Issues to Be Aware of

As always, you are required to follow the design discussed here. Do not try to invent your own algorithm. Follow the coding standards.

If you follow this advice, you should find this program much easier than you originally thought it would be. If you ignore this advice, then you will find yourself stuck in the swamp and this program will be even harder than you originally thought.

  1. This assignment is larger than prior assignments. In the past, students have become overwhelmed and have stopped paying attention to basics. But the basics are even more important as the size of a program increases.

    Do not relapse into novice software design methods!

  2. Start early. If you start late, you will end up with a nothing but junk.

  3. Write clear, concise and precise contracts. Pay attention to that. Write a contract before you start to work on a function. Then make the function do exactly what the contract says it does.

    It is easy to write contracts. The assignment tells you what each function is supposed to do. It hands you a contract. Just edit it to make sense in a program. For example, a contract should not begin "Write a function that …". It should not describe the function heading, since that is visible.

  4. Avoid complicated algorithms. Keep it simple. Function bodies should be easy to read and understand. Avoid writing a long expression more than once by storing its value in a variable.

  5. Keep your program organized, well-indented, documented and easy to read while you write it, not as an afterthought.

  6. Follow the refinement plan. Write a little bit and test that. Do not try to write the entire program before testing any of it.

  7. Do not ignore compiler warnings.
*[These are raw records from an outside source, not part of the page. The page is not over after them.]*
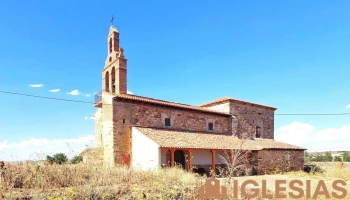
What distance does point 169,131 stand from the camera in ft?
65.3

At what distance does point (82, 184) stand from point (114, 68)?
13.8 m

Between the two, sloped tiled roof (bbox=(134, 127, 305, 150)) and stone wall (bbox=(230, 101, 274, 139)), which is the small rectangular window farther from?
stone wall (bbox=(230, 101, 274, 139))

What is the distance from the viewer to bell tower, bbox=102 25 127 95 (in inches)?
788

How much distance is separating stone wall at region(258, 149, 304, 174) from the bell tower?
1295 centimetres

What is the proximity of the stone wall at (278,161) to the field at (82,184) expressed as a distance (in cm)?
1573

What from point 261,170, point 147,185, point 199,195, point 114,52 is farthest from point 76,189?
point 261,170

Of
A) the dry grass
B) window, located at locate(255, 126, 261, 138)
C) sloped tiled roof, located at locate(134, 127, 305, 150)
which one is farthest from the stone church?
the dry grass

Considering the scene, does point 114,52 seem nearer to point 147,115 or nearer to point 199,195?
point 147,115

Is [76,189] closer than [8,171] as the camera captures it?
Yes

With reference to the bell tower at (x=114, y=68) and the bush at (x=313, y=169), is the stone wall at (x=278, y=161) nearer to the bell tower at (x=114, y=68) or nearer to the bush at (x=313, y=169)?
the bush at (x=313, y=169)

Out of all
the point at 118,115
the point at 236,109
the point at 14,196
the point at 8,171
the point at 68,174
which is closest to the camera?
the point at 14,196

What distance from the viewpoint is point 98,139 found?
2291cm

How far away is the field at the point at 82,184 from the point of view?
661 centimetres

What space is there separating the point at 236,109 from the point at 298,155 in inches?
303
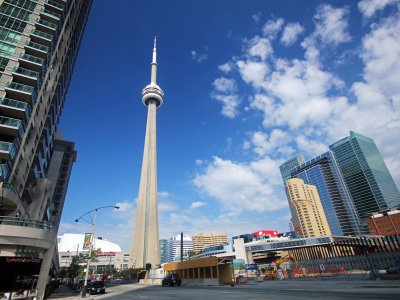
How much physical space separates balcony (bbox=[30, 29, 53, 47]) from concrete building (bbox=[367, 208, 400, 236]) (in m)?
158

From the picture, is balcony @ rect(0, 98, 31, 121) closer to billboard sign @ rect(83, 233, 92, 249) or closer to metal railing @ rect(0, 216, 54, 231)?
metal railing @ rect(0, 216, 54, 231)

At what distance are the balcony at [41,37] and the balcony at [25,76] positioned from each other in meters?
7.62

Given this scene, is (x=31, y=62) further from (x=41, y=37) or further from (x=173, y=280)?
(x=173, y=280)

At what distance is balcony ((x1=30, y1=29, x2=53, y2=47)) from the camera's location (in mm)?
43625

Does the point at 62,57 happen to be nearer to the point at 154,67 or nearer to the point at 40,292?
the point at 40,292

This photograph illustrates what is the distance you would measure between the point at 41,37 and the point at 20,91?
12159 mm

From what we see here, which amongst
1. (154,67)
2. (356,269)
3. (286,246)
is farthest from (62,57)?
(286,246)

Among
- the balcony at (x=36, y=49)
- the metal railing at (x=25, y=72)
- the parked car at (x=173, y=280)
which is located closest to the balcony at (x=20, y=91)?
the metal railing at (x=25, y=72)

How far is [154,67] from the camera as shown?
149000 mm

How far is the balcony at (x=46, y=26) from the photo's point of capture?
4500 cm

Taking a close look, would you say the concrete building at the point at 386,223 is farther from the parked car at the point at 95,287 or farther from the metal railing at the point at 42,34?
the metal railing at the point at 42,34

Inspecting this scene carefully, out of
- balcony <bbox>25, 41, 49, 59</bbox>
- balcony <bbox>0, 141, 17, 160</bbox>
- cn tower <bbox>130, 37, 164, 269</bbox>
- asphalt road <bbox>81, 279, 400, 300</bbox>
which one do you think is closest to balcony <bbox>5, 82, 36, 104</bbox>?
balcony <bbox>25, 41, 49, 59</bbox>

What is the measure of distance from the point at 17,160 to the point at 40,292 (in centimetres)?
1967

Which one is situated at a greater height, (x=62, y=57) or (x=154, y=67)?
(x=154, y=67)
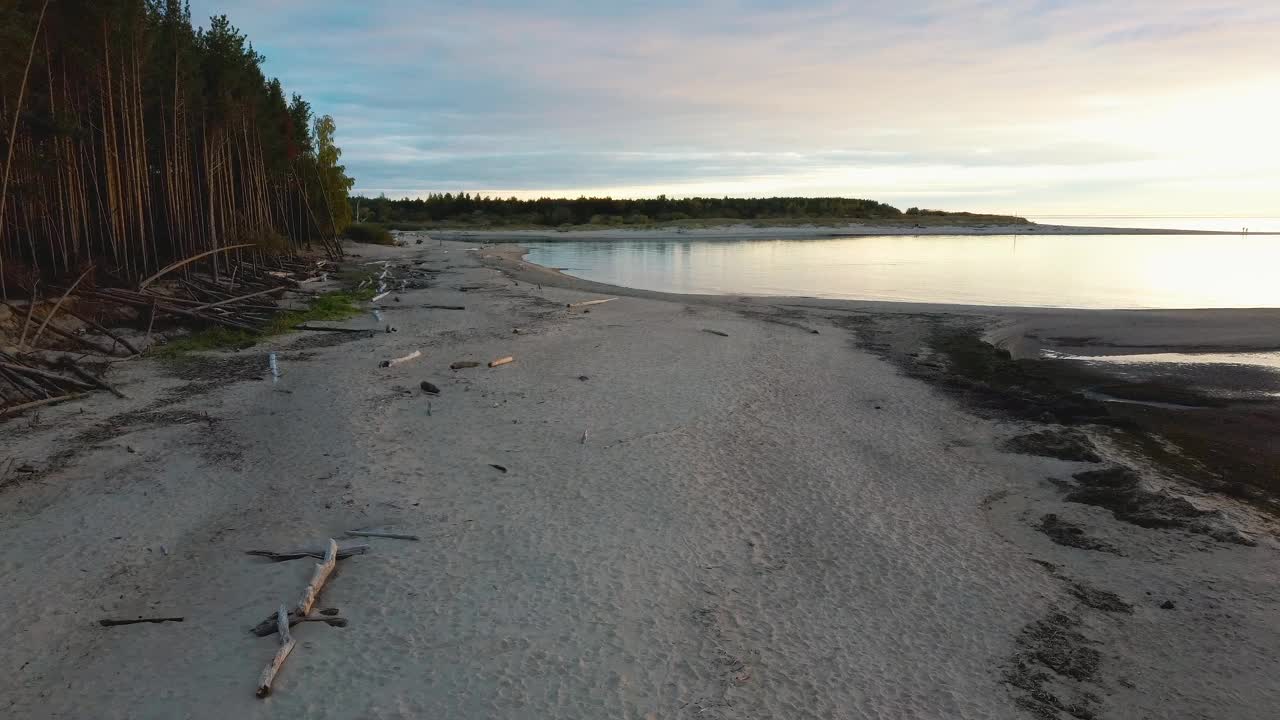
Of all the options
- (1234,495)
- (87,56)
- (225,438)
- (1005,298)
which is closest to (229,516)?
(225,438)

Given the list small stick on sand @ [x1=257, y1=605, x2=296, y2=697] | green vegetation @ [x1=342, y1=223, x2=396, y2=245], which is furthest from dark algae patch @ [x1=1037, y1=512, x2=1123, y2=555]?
green vegetation @ [x1=342, y1=223, x2=396, y2=245]

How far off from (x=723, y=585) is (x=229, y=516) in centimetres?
445

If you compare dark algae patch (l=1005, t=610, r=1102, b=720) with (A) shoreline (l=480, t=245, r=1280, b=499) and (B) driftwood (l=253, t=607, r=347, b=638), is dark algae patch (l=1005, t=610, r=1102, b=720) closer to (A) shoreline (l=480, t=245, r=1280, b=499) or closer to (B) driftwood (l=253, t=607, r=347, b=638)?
(A) shoreline (l=480, t=245, r=1280, b=499)

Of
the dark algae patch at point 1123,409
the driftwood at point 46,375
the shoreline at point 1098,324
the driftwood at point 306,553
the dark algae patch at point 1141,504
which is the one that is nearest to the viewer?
the driftwood at point 306,553

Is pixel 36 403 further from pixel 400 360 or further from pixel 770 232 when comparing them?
pixel 770 232

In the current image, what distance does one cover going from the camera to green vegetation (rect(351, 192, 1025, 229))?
10925 cm

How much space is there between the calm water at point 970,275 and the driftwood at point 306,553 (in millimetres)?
23916

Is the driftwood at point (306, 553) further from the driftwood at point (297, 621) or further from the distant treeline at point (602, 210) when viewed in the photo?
the distant treeline at point (602, 210)

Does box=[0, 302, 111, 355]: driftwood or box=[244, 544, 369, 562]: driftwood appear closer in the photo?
box=[244, 544, 369, 562]: driftwood

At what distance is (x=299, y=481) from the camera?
297 inches

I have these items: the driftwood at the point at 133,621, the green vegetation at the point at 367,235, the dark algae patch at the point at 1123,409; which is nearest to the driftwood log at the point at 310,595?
the driftwood at the point at 133,621

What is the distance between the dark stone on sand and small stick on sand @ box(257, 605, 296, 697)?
8334mm

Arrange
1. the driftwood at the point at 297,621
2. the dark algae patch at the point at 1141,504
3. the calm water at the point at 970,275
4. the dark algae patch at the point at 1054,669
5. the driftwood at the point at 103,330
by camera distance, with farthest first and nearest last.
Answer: the calm water at the point at 970,275 < the driftwood at the point at 103,330 < the dark algae patch at the point at 1141,504 < the driftwood at the point at 297,621 < the dark algae patch at the point at 1054,669

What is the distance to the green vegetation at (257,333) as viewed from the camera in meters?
13.7
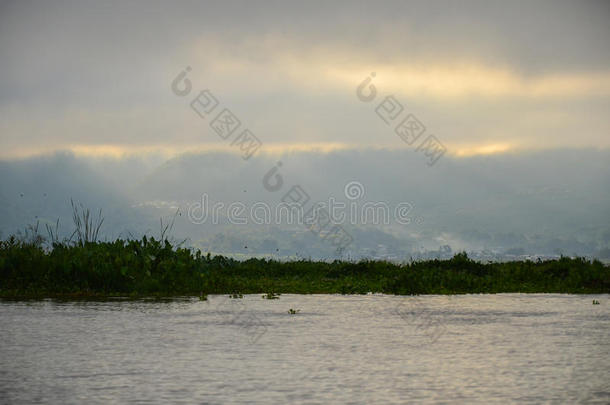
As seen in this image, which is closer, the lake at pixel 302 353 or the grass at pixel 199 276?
the lake at pixel 302 353

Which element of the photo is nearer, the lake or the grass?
the lake

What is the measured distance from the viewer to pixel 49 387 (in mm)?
13383

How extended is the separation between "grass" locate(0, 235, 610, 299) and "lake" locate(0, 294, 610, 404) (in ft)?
12.7

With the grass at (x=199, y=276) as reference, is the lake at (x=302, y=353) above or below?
below

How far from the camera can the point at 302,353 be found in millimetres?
16797

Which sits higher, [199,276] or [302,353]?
[199,276]

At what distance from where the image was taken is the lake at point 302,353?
13.0m

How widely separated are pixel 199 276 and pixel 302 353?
16214 mm

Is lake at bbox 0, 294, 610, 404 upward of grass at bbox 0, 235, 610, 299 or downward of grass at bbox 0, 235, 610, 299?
downward

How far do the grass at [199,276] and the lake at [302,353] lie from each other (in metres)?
3.88

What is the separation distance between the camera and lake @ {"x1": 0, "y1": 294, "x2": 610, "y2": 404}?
1303 centimetres

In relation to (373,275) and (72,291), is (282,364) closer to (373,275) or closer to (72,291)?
(72,291)

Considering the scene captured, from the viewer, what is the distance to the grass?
101 feet

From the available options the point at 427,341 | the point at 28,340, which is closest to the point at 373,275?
the point at 427,341
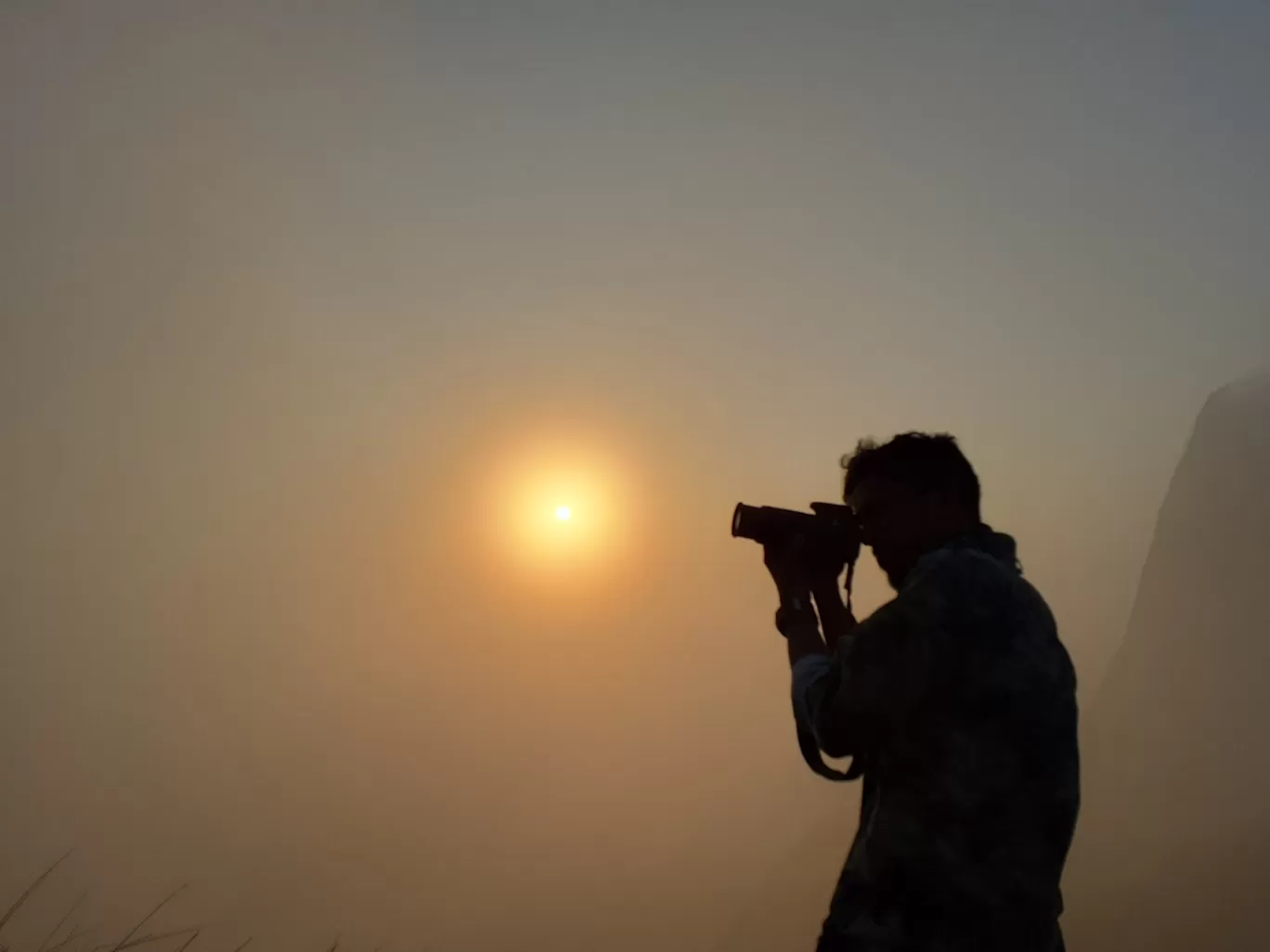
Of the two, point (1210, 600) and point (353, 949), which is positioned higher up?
point (1210, 600)

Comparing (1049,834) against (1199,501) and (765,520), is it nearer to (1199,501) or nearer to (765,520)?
(765,520)

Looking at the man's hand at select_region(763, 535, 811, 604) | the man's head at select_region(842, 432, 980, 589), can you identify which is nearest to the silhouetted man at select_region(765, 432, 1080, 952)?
the man's head at select_region(842, 432, 980, 589)

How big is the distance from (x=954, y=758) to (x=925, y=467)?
2.39 feet

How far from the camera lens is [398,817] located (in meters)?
36.4

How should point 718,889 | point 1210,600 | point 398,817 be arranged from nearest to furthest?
1. point 398,817
2. point 1210,600
3. point 718,889

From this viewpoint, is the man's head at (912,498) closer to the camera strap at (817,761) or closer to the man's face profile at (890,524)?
the man's face profile at (890,524)

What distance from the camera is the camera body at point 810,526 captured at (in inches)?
82.0

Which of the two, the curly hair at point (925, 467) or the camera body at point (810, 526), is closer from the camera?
the curly hair at point (925, 467)

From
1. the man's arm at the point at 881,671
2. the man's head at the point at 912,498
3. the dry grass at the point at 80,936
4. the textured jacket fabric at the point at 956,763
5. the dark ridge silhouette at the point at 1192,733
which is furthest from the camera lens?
the dark ridge silhouette at the point at 1192,733

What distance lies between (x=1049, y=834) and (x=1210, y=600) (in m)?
50.3

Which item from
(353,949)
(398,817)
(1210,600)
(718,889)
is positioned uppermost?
(1210,600)

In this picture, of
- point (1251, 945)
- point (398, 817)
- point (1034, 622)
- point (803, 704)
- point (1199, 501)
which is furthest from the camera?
point (1199, 501)

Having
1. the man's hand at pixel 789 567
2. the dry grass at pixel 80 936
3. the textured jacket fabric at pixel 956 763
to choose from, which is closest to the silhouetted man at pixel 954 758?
the textured jacket fabric at pixel 956 763

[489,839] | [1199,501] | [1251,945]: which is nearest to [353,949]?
[489,839]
If you do not understand what a warning means, ask about it.

  8. Each function can have at most one loop in its body. Do not use one loop to simulate two nested loops by manipulating the loop parameters.

  9. Be sure to initialize variables before you use them. In the past, this has been a source of mistakes for students.

  10. Be sure to distinguish between vertices and edges. Do not use numEdges where you should have used numVertices. In the past, this has been a common source of mistakes.

  11. In the past, some students have, at some places in dijkstra.cpp, used type int for an edge weight or for a time/distance value. That causes all distances to be forced to integers, which means that the results are incorrect when the correct distance is not an integer. Make sure that all time/distance values have type double. If all distances are integers in the all of the tests, then you have made this mistake.

  12. Keep function definitions short. A function body must have no more than 16 noncomment lines.

  13. Do not use global variables other than one to control tracing, regardless of how appealing you find them.

  14. A function body must not change the value of a call-by-value parameter.

  15. Remember to delete events after processing them.


Submitting Your Work

To turn in your work, log into the Linux system, change your directory for the one for assignment 7, use the following command. 

  ~abrahamsonk/2530/bin/submit 7 pqueue.cpp pqueue.h event.h dijkstra.cpp
After submitting, you should receive confirmation that the submission was successful. If you do not receive confirmation, assume that the submission did not work.

Command 

  ~abrahamsonk/2530/bin/submit 7
will show you what you have submitted for assignment 7.

You can do repeated submissions. New submissions will replace old ones.


Late Submissions

Late submissions will be accepted for 24 hours after the due date. If you miss a late submission deadline by a microsecond, your work will not be accepted.


Asking questions

To ask a question about your program, first submit it, but use assignment name q7. For example, use command 

  ~abrahamsonk/2530/bin/submit q7 pqueue.cpp pqueue.h event.h dijkstra.cpp
Include a data file if appropriate. Then send me an email with your question. Do not expect me to read your mind. Tell me what your questions are. I will look at the files that you have submitted as q7. If you have another question later, resubmit your new file as assignment q7.